To confirm that LX1031 stays out of the brain, the team has performed animal studies with radiolabeled versions of the molecule. Neurological side effects have not been seen in clinical studies, Main said.
LX1031 has completed Phase IIa clinical trials, which are an initial proof-of-concept test of efficacy, involving patients with nonconstipating irritable bowel syndrome, and the company plans to start larger Phase IIb clinical studies, Main said.
In the session’s final disclosure, South San Francisco-based Elan Pharmaceuticals principal scientist Gary G. Probst revealed the structure of ELND006, a molecule designed to treat Alzheimer’s disease by acting on the enzyme γ-secretase.
Elan is one of many companies eager to test whether halting production of amyloid-β, the peptide behind the plaques marring Alzheimer’s patients’ brains, can slow or stop the progression of the disease (C&EN, April 5, 2010, page 12). And γ-secretase is one of two key enzymes in amyloid-β production, Probst explained.
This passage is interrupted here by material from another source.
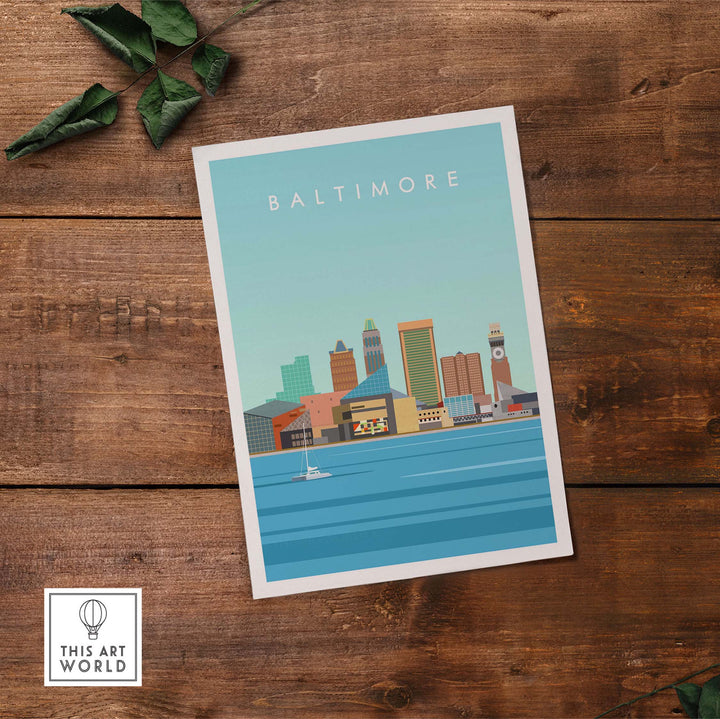Baltimore Maryland travel print featuring a minimalist city skyline and harbor, perfect for stylish wall decor.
Selectivity was the name of the game in Elan’s medicinal chemistry program, Probst said. γ-Secretase is a membrane-bound protease that cleaves several peptide substrates besides amyloid-β, including the critical transcription factor Notch, which is involved in events such as cell-to-cell communication. “You want your inhibitor to tell γ-secretase to stop producing amyloid-β peptides but to continue to produce Notch,” Probst said. At the spring 2009 ACS national meeting in Salt Lake City, chemists at Bristol-Myers Squibb also emphasized the importance of this selectivity when disclosing their γ-secretase inhibitor BMS-708163 (C&EN, April 27, 2009, page 31).
During the discovery process, the Elan team switched from molecules with a caprolactam scaffold to molecules with a pyrazole scaffold. Pyrazoles had both better avoidance of Notch and improved penetration into the central nervous system. The team also added a trifluoromethyl group and a cyclopropyl group to enhance their molecules’ metabolic stability. These strategies eventually led the chemists to ELND006.
In humans, the molecule didn’t interfere with Notch and lowered amyloid-β levels by up to 50%, as measured from cerebrospinal fluid. But ELND006 had side effects in the liver that were unrelated to Notch, Probst said. Elan’s development program for ELND006 was halted in October 2010. But because the adverse effects appear to be unrelated to the molecule’s mechanism of action, Elan is continuing to study other γ-secretase inhibitors at earlier stages of its pipeline, with the goal of finding a drug candidate that can put the question of amyloid-β to the test.
Asked about the significance of the symposium, presider DeVita said that chemists attend the event largely for two reasons: “People want to see who’s innovating from a scientific standpoint, and people want to see what their competitors are working on.” But at the end of the day, “this symposium is about medicinal chemists’ creativity and problem-solving ability,” he added.